-------- Excerpted passage --------

Misconceptions About Volatility ETF’s

Google Search Volume for SVXY and UVXY, two popular VIX Futures ETF's

Google Search Volume for SVXY and UVXY, two popular VIX Futures ETF’s

When an esoteric financial product becomes the topic of dinner parties, savvy traders know to take notice. Every financial boom goes through several stages: professionals ride the first wave of price increases; increasingly they sell out to parties who do not normally trade the object of speculation but are attracted by price increases and the prospect of easy money. The public buys into the final stages of the boom and ultimately is left holding the proverbial bag. An adage to sell when your “shoeshine boy” is talking stocks has morphed into the Starbucks Barrista. I know to sell when my financially illiterate acquaintances are lecturing me about the merits of Volatility ETFs. Given the myriad of myths I had to dispell at a recent get-together, I think a blog post is more than overdue.

As you can see from the chart above, search volume for two of these ETF’s is nearing its highest on record. In general, there are 5 misconceptions that most traders have regarding Volatility ETFs such as UVXY, VXX, or SVXY:

  1. Why do Volatility ETF’s not track the VIX directly?
    • ETF’s such UVXY do not trade the VIX: the VIX is a mathematical formula that cannot be traded directly
    • Instead, they trade the VIX Futures Curve
    • For example, SVXY and XIV short the first two VIX Futures contracts
  2. What is a VIX Future?
    • Traders can speculate what the future value of the VIX will be using a VIX Future
    • For example, suppose the spot VIX (the current VIX as calculated by CBOE) is 15.0 and the March 2015 VIX Future is trading at 18.0. If I think that by March 2015 the spot VIX will still be 15.0, I can short the VIX Futures contract at 18.0, and make 3.0 * $1000 = $3000 a contract if I am correct. Likewise, if the VIX is in fact 30, I will lose $12,000 per contract.
  3. What is a Futures Curve?
    • Like options themselves, VIX Futures have many expiries. This chain of contracts forms a curve in the same way futures contracts for Corn, Wheat, Oil, and Eurodollars do.
    • VIX Futures have contracts for each month going forward about 9 months.
    • The shape of the VIX curve is especially important to Volatility ETF’s, as they are constantly “rolling” contracts from the front of the curve to the back as the front month contract approaches expiration.
  4. Is the VIX Futures Curve Always Increasing?
    • For most of the time since 2009, the VIX Futures Curve has been increasing, but there is nothing that guarantees this to be the case.
    • During the current bull market in equities, traders have remained fearful of another collapse like we experienced in 2008, and have sought protection in longer term options and products like long dated VIX Futures.

-------- Provided material --------

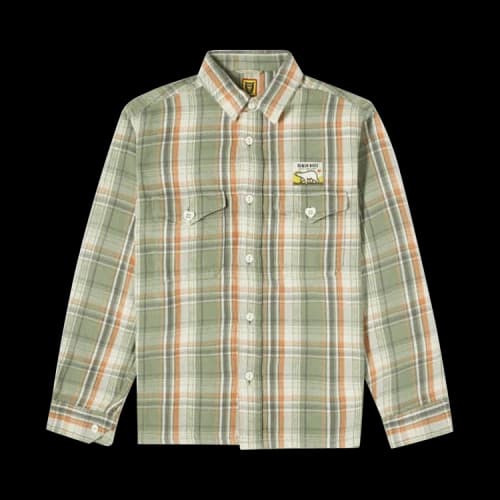 Human Made Check Long-Sleeve Shirt 'Green'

--------

◆ Questions on the material:
1. Answer these questions from the volatility ETF post:
(a) Which VIX Futures contracts do SVXY and XIV short?
(b) About how many months forward do VIX Futures contracts run?
(c) Since what year has the VIX Futures Curve been increasing for most of the time?
2. Continue the blog post on misconceptions about volatility ETFs from the point where it stops, not the data.

◆ Responses to the exercise:
1.
(a) The first two VIX Futures contracts.
(b) About 9 months, with a contract for each month.
(c) 2009.

2.
    • While the spot VIX has remained low (averaging just 14 in all of 2014), further dated VIX Futures prices have remained high reflecting a high price for tail risk protection
    • During times of crisis, however, the curve can enter backwardization: where the spot VIX is higher than the front end of the curve and the back end is the lowest price.
    • The front end of the curve follows the spot VIX much more closely than the back, which reflects more the longer term mean that traders think the spot VIX will adhere to.
  5. Why do Leveraged Volatility ETF’s perform so badly, even when there are big moves in the spot VIX?
    • All leveraged ETF’s experience a decay due to their daily rebalancing and leverage.
    • For example, suppose an index moves down by 10% then up by 11.11%, i.e. it stays at the same price (0.9 * 1.1111 =~ 1.0)
    • Suppose there is a triple levered ETF for the index which moves down by 30% then up by 33.33%. The levered ETF will actually be down by 6.67% even though the index is unchanged (0.7 * 1.3333 = ~ 0.93333)
    • Over time this decay brings down the value of the ETF vs the index it is designed to track

7 replies »

  1. I have traded both UVXY and SVXY since mid 2012. I have been watching the VIX contract prices like a hawk over the past six months and something is not right. Currently the SVXY is at $68 and from watching contango and option prices this etf should be well over a $100 right now, closer to $115. Back in July it was at $93 and there has been about a week and a half where it has been in backwardation of about 7% and the other 4 1/2 months it has been anywhere between 5-15% contango. The SVXY and the UVXY are inverse of each other and since July the SVXY has dropped by 26% and the UVXY has dropped by almost 20%. Any thoughts on this?


  2. The apparent paradox occurs due to structural issues in these ETFs. Think of UVXY and SVXY as pools of capital. They use this capital to go long (UVXY) or short (SVXY) VIX futures contracts. That is, like anyone else they attempt to buy or sell futures contracts on the open market. Like the rest of us, the funds experience transaction costs in the form of commissions and slippage. Unlike the rest of us, these funds are “hard-coded” to perform a rebalancing of its porfolio at the end of each day (around 4-4:15pm), shifting a percentage of its position from the front contract to the next.

    This time of reblancing coincides with the time of day that VIX futures are most volatile. Traders play games with rebalancing algorithms which amounts to a tax on the holders of UVXY and SVXY. The more volatile the VIX futures the greater the cost of this tax. Since the VIX itself has been so volatile, the futures curve has been crazy as well, creating a negative drag on each volatility ETF just from slippage and transaction costs.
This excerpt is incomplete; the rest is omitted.